Barack Obama has damaged Amerca’s standing around the world due to his “weakness” and “strained relations” with allies. Those are the charges made against Obama by some of his most vocal critics. For example, former vice-president Dick Cheney recently told Fox News host Sean Hannity that “the perception around the world is increasingly negative” when it comes to views of the United States — and that’s the direct result of “a problem with weakness” on the part of Obama.
Karl Rove, Republican consultant and former top advisor to President George W. Bush, also complained this week of “declining confidence in America’s leadership,” while 2016 Republican presidential hopeful, Florida Senator Marco Rubio, asserted that “our allies are increasingly unsure about our ability to counter both North Korea and Chinese expansionism.”
The Pew Research Center, a nonpartisan think tank that researches public opinion and policy issues, gathered data over the past 10 years about the perception of the United States, and of US presidents, in foreign countries. The Atlantic Monthly published a report this week summarizing Pew’s findings and they may be surprising. At least to Cheney, Rove, and Rubio.

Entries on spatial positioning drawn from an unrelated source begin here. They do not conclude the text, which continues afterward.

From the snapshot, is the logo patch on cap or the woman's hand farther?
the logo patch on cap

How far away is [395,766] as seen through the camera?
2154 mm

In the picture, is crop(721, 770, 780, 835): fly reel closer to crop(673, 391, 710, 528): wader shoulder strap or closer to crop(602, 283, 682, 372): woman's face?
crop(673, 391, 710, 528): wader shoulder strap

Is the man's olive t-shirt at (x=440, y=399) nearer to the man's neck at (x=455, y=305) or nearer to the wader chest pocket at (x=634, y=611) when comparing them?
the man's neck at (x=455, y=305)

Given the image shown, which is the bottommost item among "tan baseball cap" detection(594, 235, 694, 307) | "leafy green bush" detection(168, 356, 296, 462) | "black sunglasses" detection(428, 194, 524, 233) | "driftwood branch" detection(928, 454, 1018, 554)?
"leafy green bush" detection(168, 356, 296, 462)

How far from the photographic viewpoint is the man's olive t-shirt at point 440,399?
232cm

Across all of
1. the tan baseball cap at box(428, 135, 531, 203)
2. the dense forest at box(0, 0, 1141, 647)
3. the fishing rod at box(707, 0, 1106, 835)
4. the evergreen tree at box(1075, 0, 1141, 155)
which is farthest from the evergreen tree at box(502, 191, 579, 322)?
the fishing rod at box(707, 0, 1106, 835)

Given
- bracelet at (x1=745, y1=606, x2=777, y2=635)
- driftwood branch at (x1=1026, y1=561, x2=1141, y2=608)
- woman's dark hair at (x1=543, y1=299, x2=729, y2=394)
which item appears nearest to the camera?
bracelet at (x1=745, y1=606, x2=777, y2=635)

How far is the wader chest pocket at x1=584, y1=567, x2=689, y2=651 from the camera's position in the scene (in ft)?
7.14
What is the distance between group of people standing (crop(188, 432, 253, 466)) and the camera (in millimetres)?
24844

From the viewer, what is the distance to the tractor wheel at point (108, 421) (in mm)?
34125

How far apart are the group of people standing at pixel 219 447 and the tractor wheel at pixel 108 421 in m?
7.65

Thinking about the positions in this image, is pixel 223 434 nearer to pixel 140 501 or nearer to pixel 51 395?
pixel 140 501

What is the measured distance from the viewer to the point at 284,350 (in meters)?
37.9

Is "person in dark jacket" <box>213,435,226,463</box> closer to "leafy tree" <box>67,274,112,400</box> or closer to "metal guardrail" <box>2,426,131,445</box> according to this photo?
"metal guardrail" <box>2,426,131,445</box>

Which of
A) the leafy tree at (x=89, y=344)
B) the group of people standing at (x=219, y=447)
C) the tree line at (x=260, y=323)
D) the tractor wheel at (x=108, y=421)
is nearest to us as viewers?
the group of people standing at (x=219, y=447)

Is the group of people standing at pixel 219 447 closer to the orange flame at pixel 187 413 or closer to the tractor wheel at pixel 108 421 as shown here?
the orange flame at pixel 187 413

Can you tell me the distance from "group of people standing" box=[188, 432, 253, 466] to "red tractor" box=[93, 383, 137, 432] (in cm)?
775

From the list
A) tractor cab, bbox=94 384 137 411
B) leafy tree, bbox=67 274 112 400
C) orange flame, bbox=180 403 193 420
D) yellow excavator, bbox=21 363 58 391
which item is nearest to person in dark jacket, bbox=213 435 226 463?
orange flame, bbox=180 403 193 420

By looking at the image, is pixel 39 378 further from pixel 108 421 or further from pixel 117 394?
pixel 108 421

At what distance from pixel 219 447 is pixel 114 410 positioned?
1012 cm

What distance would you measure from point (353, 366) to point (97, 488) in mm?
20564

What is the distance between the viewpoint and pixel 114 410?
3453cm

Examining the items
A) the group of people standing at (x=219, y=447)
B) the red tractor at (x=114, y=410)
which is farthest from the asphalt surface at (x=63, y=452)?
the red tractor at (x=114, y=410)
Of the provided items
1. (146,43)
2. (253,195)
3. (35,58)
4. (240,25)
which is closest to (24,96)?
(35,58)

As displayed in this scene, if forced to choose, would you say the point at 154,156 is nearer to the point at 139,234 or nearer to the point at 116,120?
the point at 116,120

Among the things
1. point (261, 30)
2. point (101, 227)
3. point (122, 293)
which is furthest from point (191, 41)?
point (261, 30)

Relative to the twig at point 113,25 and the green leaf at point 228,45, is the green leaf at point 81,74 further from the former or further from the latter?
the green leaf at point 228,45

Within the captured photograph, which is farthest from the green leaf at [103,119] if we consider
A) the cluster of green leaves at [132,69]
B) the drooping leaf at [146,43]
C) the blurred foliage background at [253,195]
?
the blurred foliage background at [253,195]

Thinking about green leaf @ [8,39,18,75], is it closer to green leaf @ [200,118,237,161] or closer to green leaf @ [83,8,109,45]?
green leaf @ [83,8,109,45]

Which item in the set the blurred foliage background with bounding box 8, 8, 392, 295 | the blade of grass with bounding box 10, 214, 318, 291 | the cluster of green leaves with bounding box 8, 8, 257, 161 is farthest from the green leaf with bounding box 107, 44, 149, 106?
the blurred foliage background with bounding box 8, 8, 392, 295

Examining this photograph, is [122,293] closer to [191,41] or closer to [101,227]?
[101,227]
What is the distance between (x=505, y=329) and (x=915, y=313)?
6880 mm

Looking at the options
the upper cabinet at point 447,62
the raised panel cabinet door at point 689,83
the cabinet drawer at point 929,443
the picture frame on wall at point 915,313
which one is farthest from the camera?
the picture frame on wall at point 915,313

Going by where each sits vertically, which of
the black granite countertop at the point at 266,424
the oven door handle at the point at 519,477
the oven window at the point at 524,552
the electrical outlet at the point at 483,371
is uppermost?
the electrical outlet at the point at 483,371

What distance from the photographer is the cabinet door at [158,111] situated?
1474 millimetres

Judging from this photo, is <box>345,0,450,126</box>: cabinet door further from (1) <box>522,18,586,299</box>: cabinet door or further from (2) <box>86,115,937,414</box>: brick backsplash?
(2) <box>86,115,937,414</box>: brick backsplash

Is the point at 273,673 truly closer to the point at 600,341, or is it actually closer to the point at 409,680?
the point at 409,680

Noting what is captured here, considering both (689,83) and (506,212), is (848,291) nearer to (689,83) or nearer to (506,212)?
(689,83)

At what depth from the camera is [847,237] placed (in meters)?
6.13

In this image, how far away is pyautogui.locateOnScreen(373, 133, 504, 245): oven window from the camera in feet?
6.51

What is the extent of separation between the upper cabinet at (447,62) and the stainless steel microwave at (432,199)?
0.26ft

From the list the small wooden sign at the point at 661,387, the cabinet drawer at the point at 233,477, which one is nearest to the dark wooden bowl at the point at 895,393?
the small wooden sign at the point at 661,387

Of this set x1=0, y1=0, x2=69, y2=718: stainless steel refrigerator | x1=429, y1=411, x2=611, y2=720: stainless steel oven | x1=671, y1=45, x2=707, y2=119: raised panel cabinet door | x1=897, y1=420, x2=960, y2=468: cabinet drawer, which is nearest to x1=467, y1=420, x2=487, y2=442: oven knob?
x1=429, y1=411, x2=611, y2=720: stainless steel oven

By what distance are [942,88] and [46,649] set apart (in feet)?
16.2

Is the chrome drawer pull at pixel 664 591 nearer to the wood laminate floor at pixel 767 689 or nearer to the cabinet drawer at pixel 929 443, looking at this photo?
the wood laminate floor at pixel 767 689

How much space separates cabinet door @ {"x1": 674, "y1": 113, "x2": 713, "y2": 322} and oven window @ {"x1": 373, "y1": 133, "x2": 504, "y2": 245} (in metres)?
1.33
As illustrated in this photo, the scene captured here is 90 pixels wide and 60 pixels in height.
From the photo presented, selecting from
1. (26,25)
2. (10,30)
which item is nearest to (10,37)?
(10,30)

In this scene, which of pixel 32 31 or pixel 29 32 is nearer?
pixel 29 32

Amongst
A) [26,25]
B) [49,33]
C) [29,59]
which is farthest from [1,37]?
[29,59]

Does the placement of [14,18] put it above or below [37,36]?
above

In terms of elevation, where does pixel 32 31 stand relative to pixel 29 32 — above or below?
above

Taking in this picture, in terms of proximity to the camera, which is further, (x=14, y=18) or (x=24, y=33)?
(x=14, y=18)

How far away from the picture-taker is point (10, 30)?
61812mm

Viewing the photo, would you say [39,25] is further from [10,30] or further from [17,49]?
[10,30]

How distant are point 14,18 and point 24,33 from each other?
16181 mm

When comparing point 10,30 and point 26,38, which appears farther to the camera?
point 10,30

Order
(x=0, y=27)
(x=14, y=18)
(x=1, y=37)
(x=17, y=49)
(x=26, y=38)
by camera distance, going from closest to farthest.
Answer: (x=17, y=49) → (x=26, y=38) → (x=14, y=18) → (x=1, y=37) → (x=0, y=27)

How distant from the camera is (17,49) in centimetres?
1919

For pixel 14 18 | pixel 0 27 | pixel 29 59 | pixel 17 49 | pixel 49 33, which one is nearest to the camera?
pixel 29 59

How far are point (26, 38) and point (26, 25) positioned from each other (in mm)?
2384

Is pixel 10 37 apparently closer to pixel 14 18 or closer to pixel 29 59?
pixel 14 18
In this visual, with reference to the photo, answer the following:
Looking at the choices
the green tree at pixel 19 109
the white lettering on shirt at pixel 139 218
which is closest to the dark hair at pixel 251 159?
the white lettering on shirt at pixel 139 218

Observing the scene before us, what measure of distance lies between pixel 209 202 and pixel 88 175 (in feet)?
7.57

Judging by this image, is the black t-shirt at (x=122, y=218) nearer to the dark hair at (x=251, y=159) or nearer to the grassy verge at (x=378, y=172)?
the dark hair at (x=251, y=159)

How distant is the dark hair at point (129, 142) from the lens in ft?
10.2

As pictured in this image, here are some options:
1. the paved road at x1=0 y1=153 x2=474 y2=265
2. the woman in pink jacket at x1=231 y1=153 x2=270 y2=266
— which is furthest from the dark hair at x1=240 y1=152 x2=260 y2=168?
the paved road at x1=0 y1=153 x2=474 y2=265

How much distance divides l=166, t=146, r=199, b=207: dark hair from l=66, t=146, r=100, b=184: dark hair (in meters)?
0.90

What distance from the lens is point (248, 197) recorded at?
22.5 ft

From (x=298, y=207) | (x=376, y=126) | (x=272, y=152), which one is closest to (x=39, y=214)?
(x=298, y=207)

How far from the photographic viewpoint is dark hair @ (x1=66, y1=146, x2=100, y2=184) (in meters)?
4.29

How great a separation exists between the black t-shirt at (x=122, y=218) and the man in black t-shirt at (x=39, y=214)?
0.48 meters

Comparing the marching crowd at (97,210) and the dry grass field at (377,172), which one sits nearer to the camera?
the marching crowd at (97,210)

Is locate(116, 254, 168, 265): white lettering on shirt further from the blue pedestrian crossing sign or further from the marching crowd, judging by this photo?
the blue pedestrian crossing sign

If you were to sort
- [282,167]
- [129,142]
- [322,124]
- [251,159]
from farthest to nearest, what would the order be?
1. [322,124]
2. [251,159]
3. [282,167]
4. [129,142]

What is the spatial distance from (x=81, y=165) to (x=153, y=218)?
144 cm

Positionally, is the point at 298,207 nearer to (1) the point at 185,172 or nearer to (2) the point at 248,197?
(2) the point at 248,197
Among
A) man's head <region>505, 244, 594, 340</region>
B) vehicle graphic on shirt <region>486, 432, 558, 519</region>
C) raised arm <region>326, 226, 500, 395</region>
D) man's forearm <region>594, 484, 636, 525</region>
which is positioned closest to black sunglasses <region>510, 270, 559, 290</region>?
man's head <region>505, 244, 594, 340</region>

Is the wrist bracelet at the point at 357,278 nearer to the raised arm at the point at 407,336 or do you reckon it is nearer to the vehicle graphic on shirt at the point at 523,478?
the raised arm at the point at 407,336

In almost every region of the world, Pew found that favorable views of the United States are dramatically higher than during the Bush administration. Barack Obama personally is viewed far more positively than Bush, according to the Pew findings.
In fact, in Germany, the popularity of Barack Obama in 74 percentage points higher than Bush’s was circa 2008. In Brazil, Obama is beating Bush’s 2008 popularity rating by 52 points, and by 56 in Great Britain.
The favorable view of the United States is also high around the world. The one exception is among most countries of the Middle East, where US favorability is historically low, a trend that has been unbroken under Barack Obama.
The lone Middle Eastern country that views both the US and Obama favorably is Israel, where despite reported tensions between Israeli Prime Minister Benyamin Netanyahu and Obama, the United States most recently had an overwhelming 83 percent favorability rating, according to Pew.
Obama himself is viewed strongly with favor by Israelis as well, with 61 percent expressing “confidence” in Obama to “do the right thing,” and 57 percent saying they approve of Obama’s international policies.
Despite Rubio’s assertion that the United States’ Asian allies fear that Obama is not capable of standing up to North Korea and China, it is in South Korea where Obama gets his second-highest marks for his international affairs, with a whopping 73 percent approval.
Another Asian country, the Philippines, leads the way in approval for the Barack Obama foreign policy with a 76 percent approval, while in Japan — another country that could be threatened by North Korean aggression — Obama gets a 62 percent approval rating for foreign affairs.
However, if Cheney and Obama’s other critics were referring to Pakistan, they could not be more correct. In that country, Barack Obama has a virtually non-existent approval rating of four percent.
The Pew data comes from public opinion polls, not opinions of world leaders themselves. While it is essentially impossible to know in most cases what individual world leaders believe, a recent poll found that Americans’ confidence that other world leaders “respect” Barack Obama has been slipping. But to the extent that leaders of other countries reflect the views of their own citizenry, the American perception would appear at odds with the data.